Start of Records shown

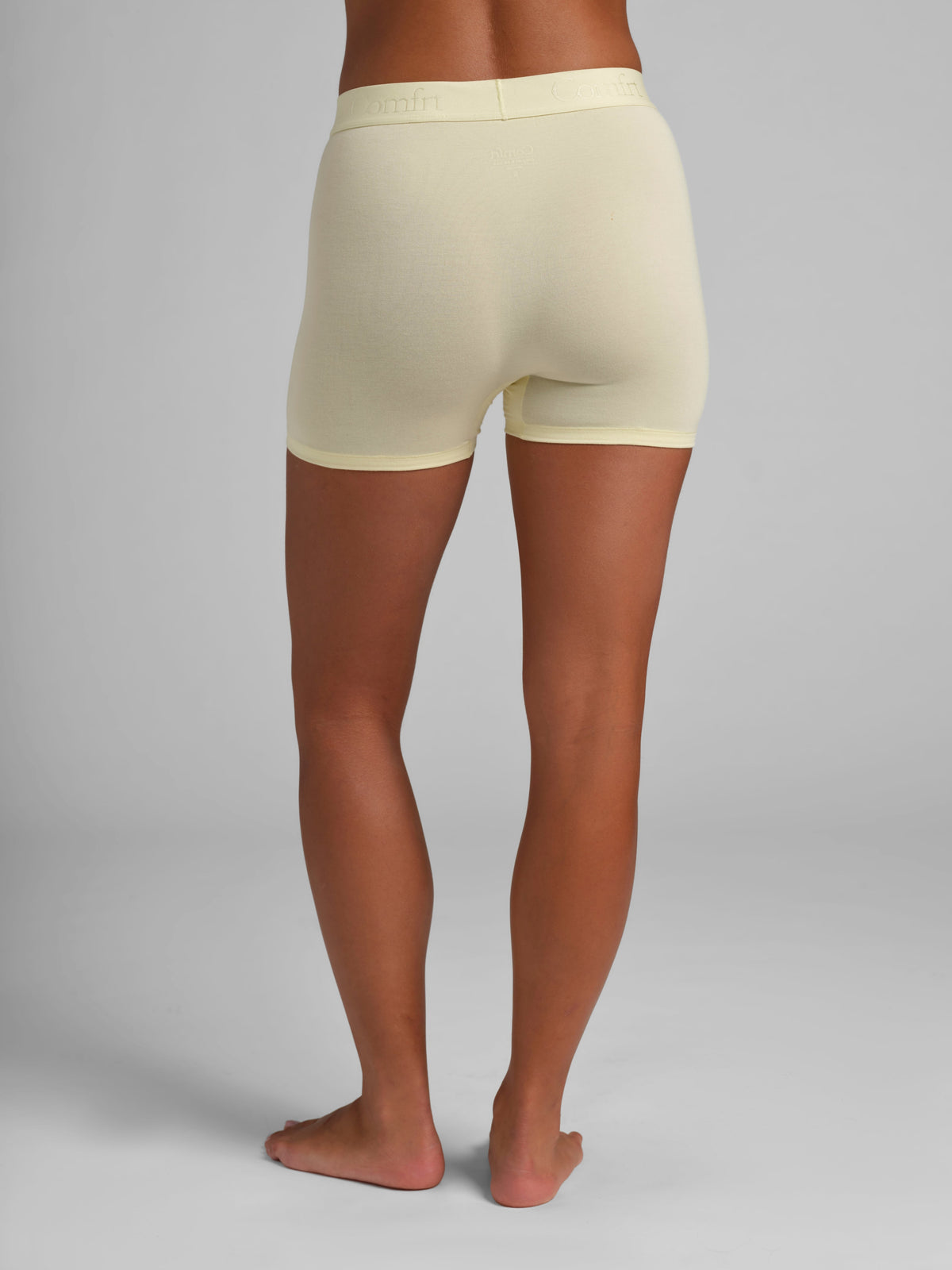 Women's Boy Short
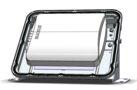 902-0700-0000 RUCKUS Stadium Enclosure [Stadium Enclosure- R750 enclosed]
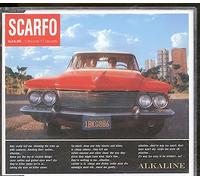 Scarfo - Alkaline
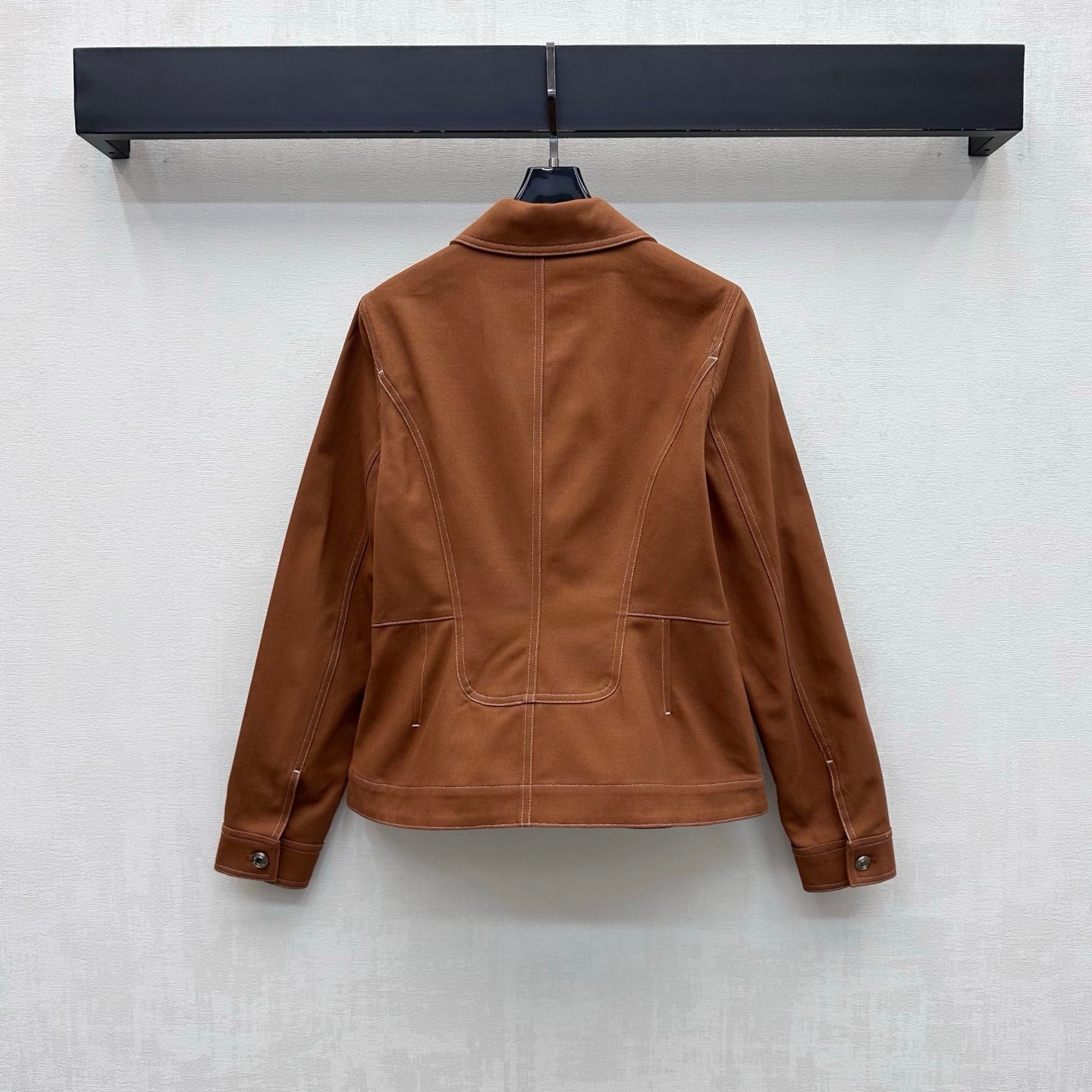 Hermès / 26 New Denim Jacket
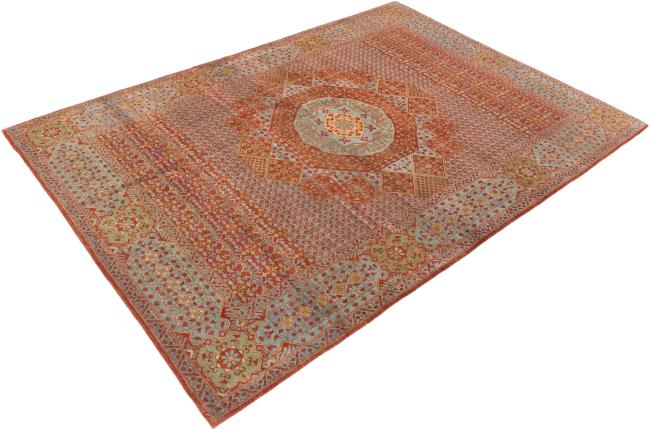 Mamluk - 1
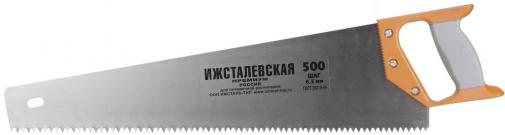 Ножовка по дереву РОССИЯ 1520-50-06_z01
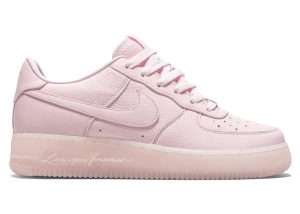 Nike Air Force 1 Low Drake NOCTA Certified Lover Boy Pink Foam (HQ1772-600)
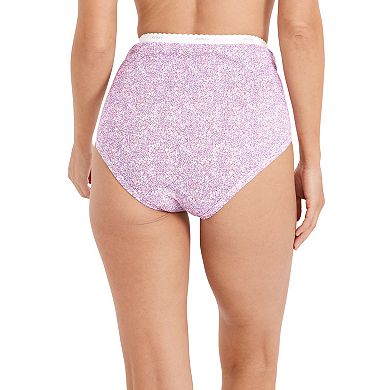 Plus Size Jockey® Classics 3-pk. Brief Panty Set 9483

End of Records shown

Exercise →
The response should hold only an exact retyping of the lines from the beginning of the data through the line containing "Ножовка по дереву РОССИЯ 1520-50-06_z01", both ends kept, pictures omitted.

Solution to the exercise →
 Women's Boy Short
 902-0700-0000 RUCKUS Stadium Enclosure [Stadium Enclosure- R750 enclosed]
 Scarfo - Alkaline
 Hermès / 26 New Denim Jacket
 Mamluk - 1
 Ножовка по дереву РОССИЯ 1520-50-06_z01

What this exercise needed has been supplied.